** GOAL **
Report each line in the records below that contains the word "solar".

......

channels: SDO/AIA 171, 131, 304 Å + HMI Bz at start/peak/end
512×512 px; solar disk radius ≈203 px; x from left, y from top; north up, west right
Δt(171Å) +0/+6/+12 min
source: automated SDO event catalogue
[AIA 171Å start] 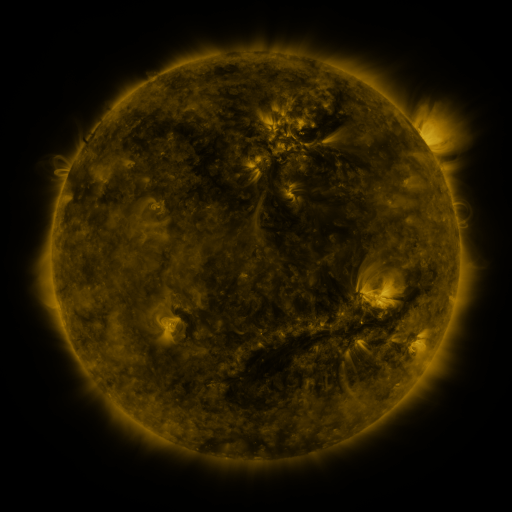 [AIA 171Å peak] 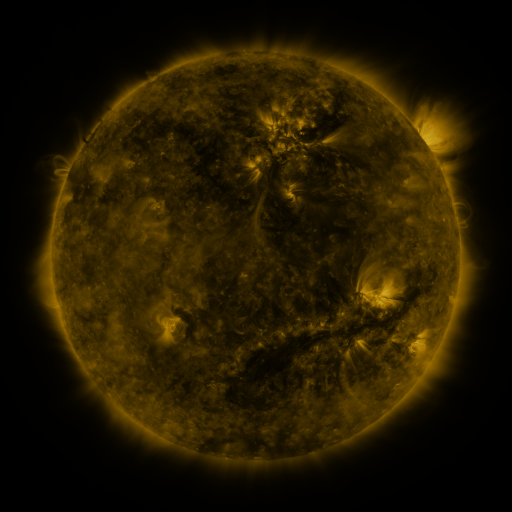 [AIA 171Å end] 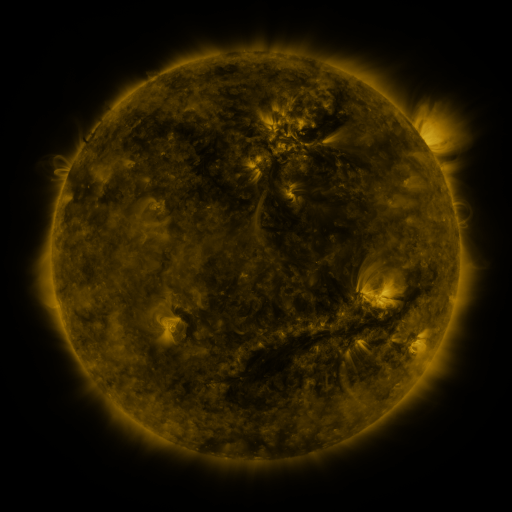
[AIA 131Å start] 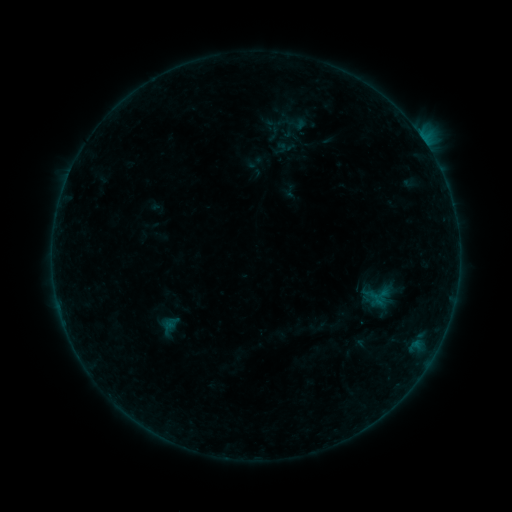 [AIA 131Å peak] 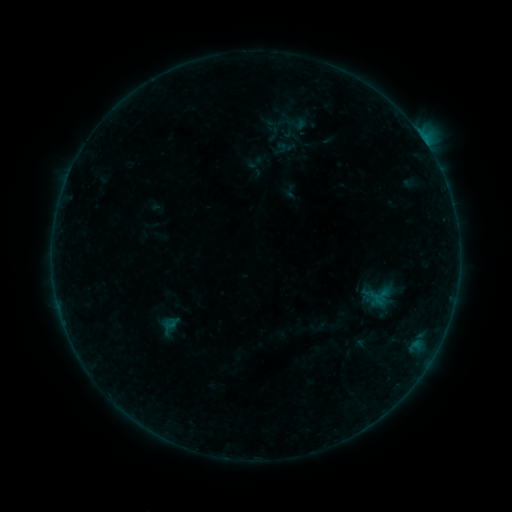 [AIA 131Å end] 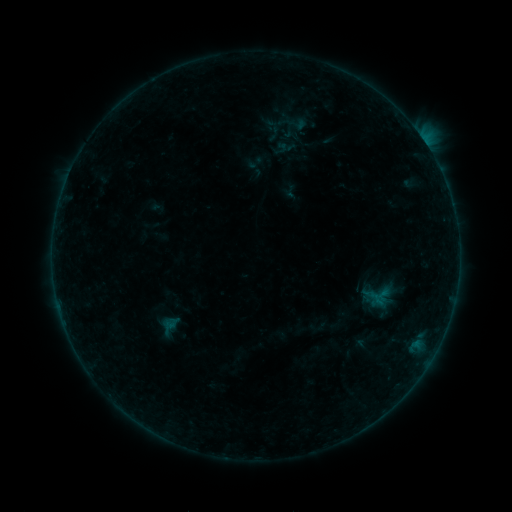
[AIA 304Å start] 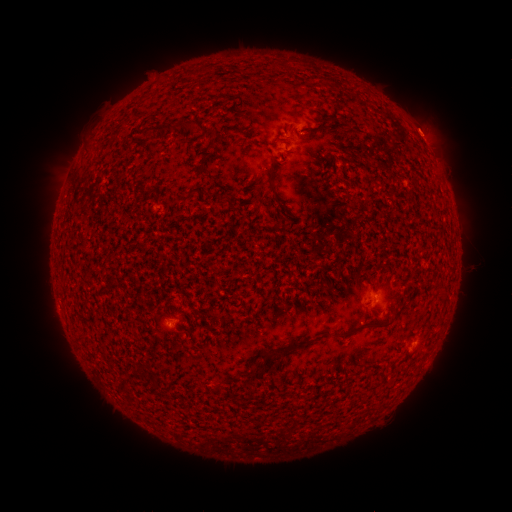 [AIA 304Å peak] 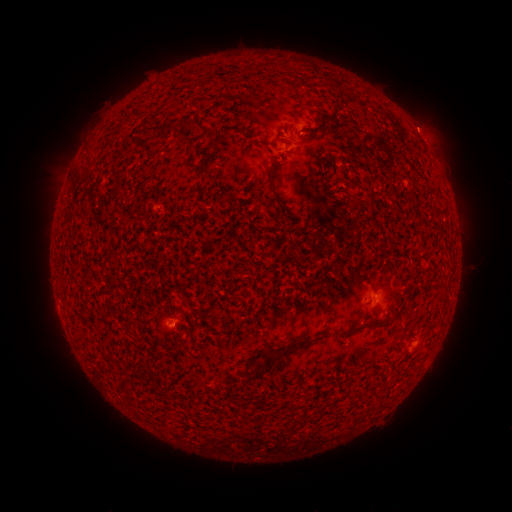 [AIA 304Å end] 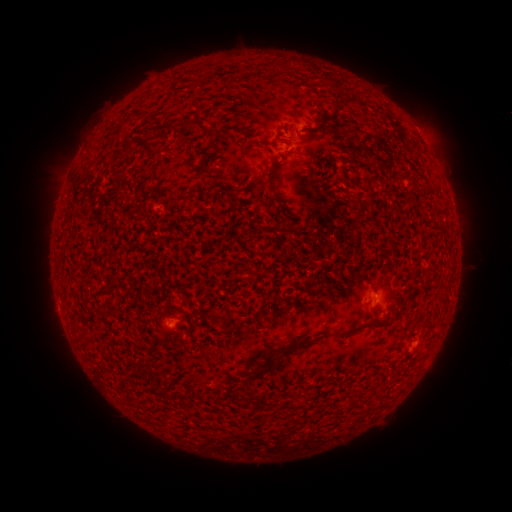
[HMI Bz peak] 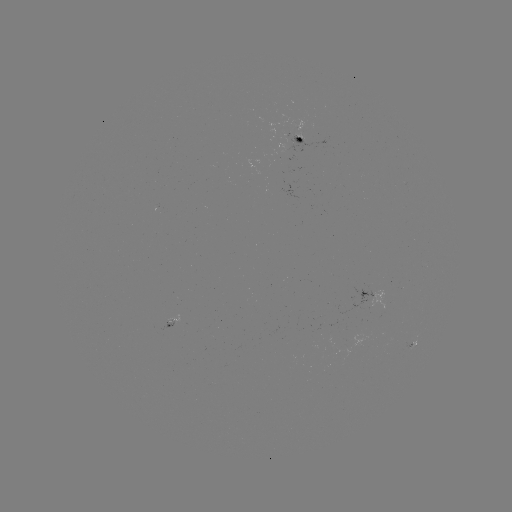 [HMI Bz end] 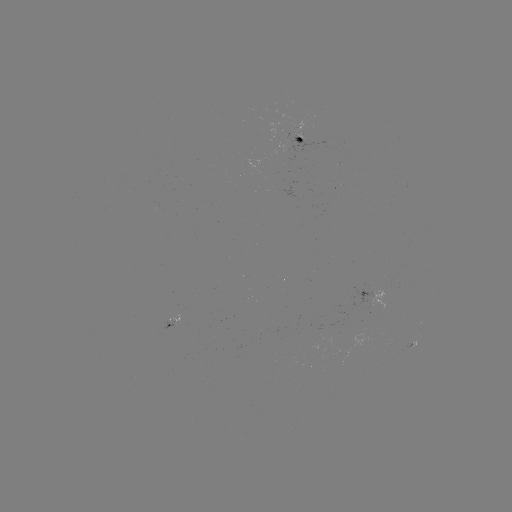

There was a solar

......

** OUTPUT OF THE TASK **
512×512 px; solar disk radius ≈203 px; x from left, y from top; north up, west right
There was a solar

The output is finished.